- Défis:
1. D'après le texte sur le fondateur de Patagonia, en quelle année Yvon Chouinard commence-t-il sa vie d'entrepreneur ?
2. Poursuivez le texte sur Yvon Chouinard et Patagonia après sa dernière phrase.

- Texte sélectionné:

Il y a de nombreuses raisons qui me font apprécier Yvon Chouinard, le fondateur de Patagonia (marque américaine de vêtements outdoor techniques). La principale est que cet aventurier, passionné de sports de plein air, a su mettre son entreprise au service de sa vision et de ses clients, en tirant parti de son développement économique pour affirmer et appuyer ses engagements citoyens et écologiques. Le résultat est une entreprise prospère qui reste pionnière à bien des égards, plusieurs décennies après sa création.
Au départ, rien ne destinait Yvon Chouinard à être à la tête d’une entreprise qui représente aujourd’hui plus d’un millier de personnes à travers le monde et connait une croissance durable. Grimpeur, surfeur et sportif chevronné, Yvon Chouinard débute sa vie “d’entrepreneur malgré lui” en 1957, à 19 ans. Il s’occupe alors à forger des pitons d’escale destinés à son propre usage et à celui de ses amis. Il fait parti d’un petit groupe de grimpeurs et de surfeurs qui prônent un art de vivre minimaliste et itinérant. Son enclume le suit au pied des falaises ou sur les plages, là où sa passion le mène.
Ses pitons – plus solides et plus fonctionnels que ceux proposés sur le marché – rencontrent un vif succès auprès de la communauté des grimpeurs. Il embauche alors ses compagnons d’escalade pour maintenir la cadence de production et développe avec eux d’autre matériel de grimpe avec un seul crédo : la simplicité, l’efficacité et la longévité. Le succès se poursuit.
Un jour, après une session d’escalade, il a l’idée de son premier vêtement adapté à une pratique sportive (à l’époque, les sportifs se contentaient d’un simple pantalon de toile et d’une chemisette
Seulement, au fil des ans, les sports de plein air sont de plus en plus pratiqués et l’impact néfaste sur l’environnement est bien réel. Désormais Yvon ramène de ses voyages non seulement des récits d’aventure mais aussi des témoignages de nature et d’être humains en souffrance. Pour lui, tout devient clair, la raison d’être de Patagonia et Chouinard Equipement sera de “fabriquer les meilleurs produits en causant le moindre impact environnemental, utiliser le monde des affaires pour inspirer et mettre en place des solutions à la crise environnementale”.

- Données stockées:
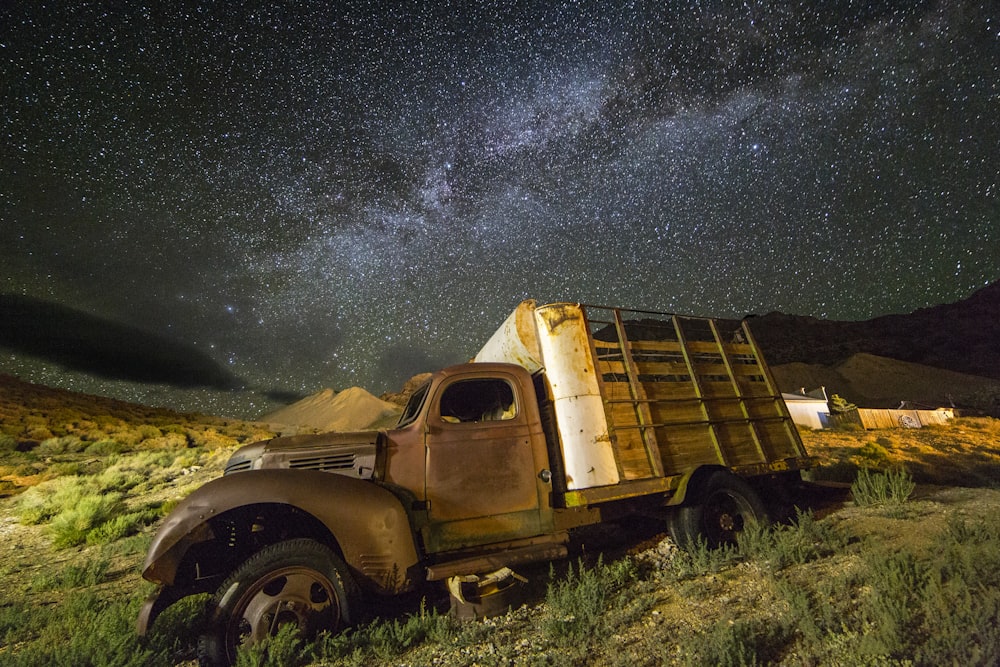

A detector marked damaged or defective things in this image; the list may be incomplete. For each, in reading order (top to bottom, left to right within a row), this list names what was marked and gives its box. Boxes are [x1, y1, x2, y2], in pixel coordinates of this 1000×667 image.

- Réponses aux tâches:
1. En 1957, à 19 ans.

2.
Et il s’en donne concrètement les moyens : depuis 1985 il s’impose une taxe annuelle de 1% de son chiffre d’affaires ou 10% de ses bénéfices avant impôts, selon le montant le plus élevé (près de 25 millions de dollars cumulés en 2004, sans compter les donations en nature). La totalité de cet impôt est reversé à des communautés locales et des associations militantes. Il va jusqu’à créer en 2001 le club “1% pour la planète” qui réunit des entreprises qui s’engagent à verser au moins 1% de leur chiffre d’affaires aux associations qui militent pour la défense de l’environnement.
Tout sa vie, il tâtonnera et expérimentera pour concilier développement économique et responsabilité d’entreprise. Sa recette ?
- rester intransigeant sur ce en quoi l’on croit,
- être à l’écoute du monde en passant plusieurs semaines par an à l’extérieur de l’entreprise à tester ses produits sur tous les continents,
- faire les meilleurs produits du monde pour soi, ses amis et ses clients les plus fidèles,
- embaucher des passionnés plutôt que des diplômés,
- soigner le bien-être de ses salariés (il fut l’un des premiers à ouvrir une crèche d’entreprise et à proposer à ses collaborateurs une gestion autonome de leur temps, ainsi qu’à instaurer des “classes philosophiques” pour travailler en groupe sur les valeurs de l’entreprise),
- toujours se remettre en cause, innover et expérimenter de nouvelles solutions sans avoir peur de revenir en arrière,
- prendre des décisions en imaginant léguer son entreprise aux futures générations,
Inutile de vous dire qu’au niveau communication, il est précurseur et engagé aussi
C’est cela pour moi “habiter son entreprise”, être un chef de tribu, fédérateur et inspirant pour ses salariés, ses partenaires et ses clients. Grâce à ses engagements, Yvon Chouinard est à 75 ans, un véritable modèle d’entrepreneur responsable, qui inspire encore aujourd’hui de grandes sociétés telles que Nature et Découvertes et The Body Shop.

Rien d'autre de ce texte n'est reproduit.